▸ **WORK TO COMPLETE**
Please continue the interview with Billy about the Miracles' album LOVE CRAZY, picking up right after its last sentence and not drawing on the data.

▸ **TEXT PROVIDED**
----
David: So, tell us something. Obviously I know from looking at the credits, as everyone else will do if they haven’t already purchased it will see, you and Pete wrote I think the entire album if I’m correct, LOVE CRAZY. Also, your brother Donald was involved and actually is pictured on the cover of the album. You know he had been with the Miracles as a guitarist I think for a few years before that, correct?

Billy: Right. So, which question do you want to ask me? ?

David: That’s a couple that rolled into one! So, tell us a little bit about what were you and Pete thinking in terms of the kind of material you wanted to write for the first [Columbia] album, and what were the themes that you were thinking about and what did you want to create?

Billy: Well, Pete was trying - I think at that time being that he was ten years older than me - he was trying to keep the reins on me as far as lyrically. Because I wanted to really stretch out. I wanted to do things that people hadn’t written about before. He said, ‘You know, we’re still The Miracles. We still have a reputation. We can be adventurous and be stretched out with the music, but maybe let’s try to corral some of the lyrics,’ but still we did stretch out and do things like “Love to Make Love” and “Spy for Brotherhood” [and “Gossip”] is on that album. And to kind of like give you a feeling of the flavor of that time period, my brother Donald was part of The Miracle Workers, which was the band that used to accompany us. So, when I would introduce the band, introduce The Miracles, when I would introduce Ronnie and Bobby and Pete, of course we would get a very rousing applause for them, but when I would introduce my brother [Donald], the young girls would go crazy, and it was embarrassing. It was really embarrassing. So Pete said, ‘You know what, man? Maybe we need to bring Donald into the group?’ I said, ‘I agree with you. He needs to be a part of the group. We’ll stretch our demographic’ - because Donald was five years younger than me, so he had that young vibe, that Jimi Hendrix vibe. So, we brought him into the group. I remember reading a review saying, ‘The Miracles are trying to be the Isaac Brothers.’ I said, ‘No, it had nothing to do with that.’ We were kind of forced into bringing my brother into the group by the response that he would get on the road. Then, after “Love Machine” too with Donald (and John Barnes, who played keyboard and [who]did such a masterful job on the instrumental part of “Love Machine”), Donald had…. a couple of spots in the show when we would feature him just playing his guitar and we would leave the stage and change clothes. It worked. It worked out that way.
----
▸ **DATA RECORDS**
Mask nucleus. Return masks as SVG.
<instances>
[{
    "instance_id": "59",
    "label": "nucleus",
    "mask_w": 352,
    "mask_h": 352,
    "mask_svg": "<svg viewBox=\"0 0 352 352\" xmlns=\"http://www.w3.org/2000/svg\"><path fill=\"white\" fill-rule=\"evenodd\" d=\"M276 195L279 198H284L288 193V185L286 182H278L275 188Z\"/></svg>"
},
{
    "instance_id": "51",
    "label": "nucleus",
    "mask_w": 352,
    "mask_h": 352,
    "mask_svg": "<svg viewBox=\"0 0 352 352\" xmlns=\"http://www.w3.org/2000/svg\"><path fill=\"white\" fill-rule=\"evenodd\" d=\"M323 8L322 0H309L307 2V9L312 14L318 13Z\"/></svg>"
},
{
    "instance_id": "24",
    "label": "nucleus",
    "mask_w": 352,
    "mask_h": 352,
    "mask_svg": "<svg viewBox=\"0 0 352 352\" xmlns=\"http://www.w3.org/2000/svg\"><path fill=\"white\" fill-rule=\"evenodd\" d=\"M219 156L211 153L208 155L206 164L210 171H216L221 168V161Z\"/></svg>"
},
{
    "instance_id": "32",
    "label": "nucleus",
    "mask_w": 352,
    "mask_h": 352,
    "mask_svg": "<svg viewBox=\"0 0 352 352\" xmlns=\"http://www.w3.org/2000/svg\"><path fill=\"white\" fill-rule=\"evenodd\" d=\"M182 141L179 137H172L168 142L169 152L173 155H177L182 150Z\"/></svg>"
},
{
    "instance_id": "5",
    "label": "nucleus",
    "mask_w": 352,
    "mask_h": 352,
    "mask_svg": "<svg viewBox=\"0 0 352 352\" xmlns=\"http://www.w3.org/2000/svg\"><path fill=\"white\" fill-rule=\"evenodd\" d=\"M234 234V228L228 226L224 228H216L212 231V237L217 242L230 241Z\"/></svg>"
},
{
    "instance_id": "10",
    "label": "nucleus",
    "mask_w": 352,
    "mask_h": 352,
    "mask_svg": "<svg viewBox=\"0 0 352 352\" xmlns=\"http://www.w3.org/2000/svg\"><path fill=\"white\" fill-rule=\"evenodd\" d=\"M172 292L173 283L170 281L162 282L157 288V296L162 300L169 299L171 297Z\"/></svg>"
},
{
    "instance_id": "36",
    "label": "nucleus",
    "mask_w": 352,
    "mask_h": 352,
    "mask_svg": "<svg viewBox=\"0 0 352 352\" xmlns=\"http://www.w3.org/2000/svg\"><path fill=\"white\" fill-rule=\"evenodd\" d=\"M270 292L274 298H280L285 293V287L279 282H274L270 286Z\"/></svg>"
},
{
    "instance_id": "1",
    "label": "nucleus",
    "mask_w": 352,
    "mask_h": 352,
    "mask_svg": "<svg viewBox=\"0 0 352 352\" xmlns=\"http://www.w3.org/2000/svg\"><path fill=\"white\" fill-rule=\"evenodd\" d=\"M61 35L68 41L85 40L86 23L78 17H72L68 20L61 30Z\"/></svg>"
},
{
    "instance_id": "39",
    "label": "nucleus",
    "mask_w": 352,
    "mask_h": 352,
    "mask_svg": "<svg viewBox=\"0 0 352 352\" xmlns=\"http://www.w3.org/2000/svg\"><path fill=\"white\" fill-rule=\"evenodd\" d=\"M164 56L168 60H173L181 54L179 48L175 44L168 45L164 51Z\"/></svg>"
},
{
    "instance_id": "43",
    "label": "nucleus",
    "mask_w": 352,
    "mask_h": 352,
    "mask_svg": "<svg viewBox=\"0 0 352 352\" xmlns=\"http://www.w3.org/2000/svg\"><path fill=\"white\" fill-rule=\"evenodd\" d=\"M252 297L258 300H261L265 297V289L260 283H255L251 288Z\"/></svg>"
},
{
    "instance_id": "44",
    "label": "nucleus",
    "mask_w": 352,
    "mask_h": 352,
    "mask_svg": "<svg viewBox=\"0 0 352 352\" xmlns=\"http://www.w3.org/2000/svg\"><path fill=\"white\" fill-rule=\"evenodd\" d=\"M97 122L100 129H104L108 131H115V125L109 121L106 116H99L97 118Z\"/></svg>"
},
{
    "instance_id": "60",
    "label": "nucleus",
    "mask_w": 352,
----
▸ **ANSWER BELOW**
David: There were a couple of songs you mentioned, you referenced in there when we were talking about LOVE CRAZY, but before we talk about that, a couple of the songs. Did you and Pete sit down in a room and just start writing? How did the process of actually creating that album come about?

Billy: Well, we were leaving Motown at that time, as we already referenced, and we owed Motown an album. So, we actually had to sit down and write two albums. THE POWER OF MUSIC and LOVE CRAZY. That were right behind each other. They just came out right behind each other. In fact, Motown just kind of like threw THE POWER OF MUSIC up against the wall and said, ‘if it sticks, it sticks.’ It didn’t really count if it did anything, but still we had to deliver an album. So, I was writing feverishly like night and day to try to have at least thirty six songs to pick twenty-four from. So, we picked the songs for THE POWER OF MUSIC and then we picked the songs that were more ‘love crazy-oriented’ for LOVE CRAZY, like all forms of love that you could have. You have “Love Crazy,” which kind of like tells you what the album’s going to be about, and then you get to “Love to Make Love”, which is very sexual, and then there’s a song called “Too Young” about a guy digging on a young girl. Then you have “Gossip” which is about people not having love for you and the antithesis of it, and then you have “Spy for the Brotherhood”, which is about a love for brotherhood, a love for your fellow man. I think there’s another one on there called “We’ve Got to Find a Better Way to Live”.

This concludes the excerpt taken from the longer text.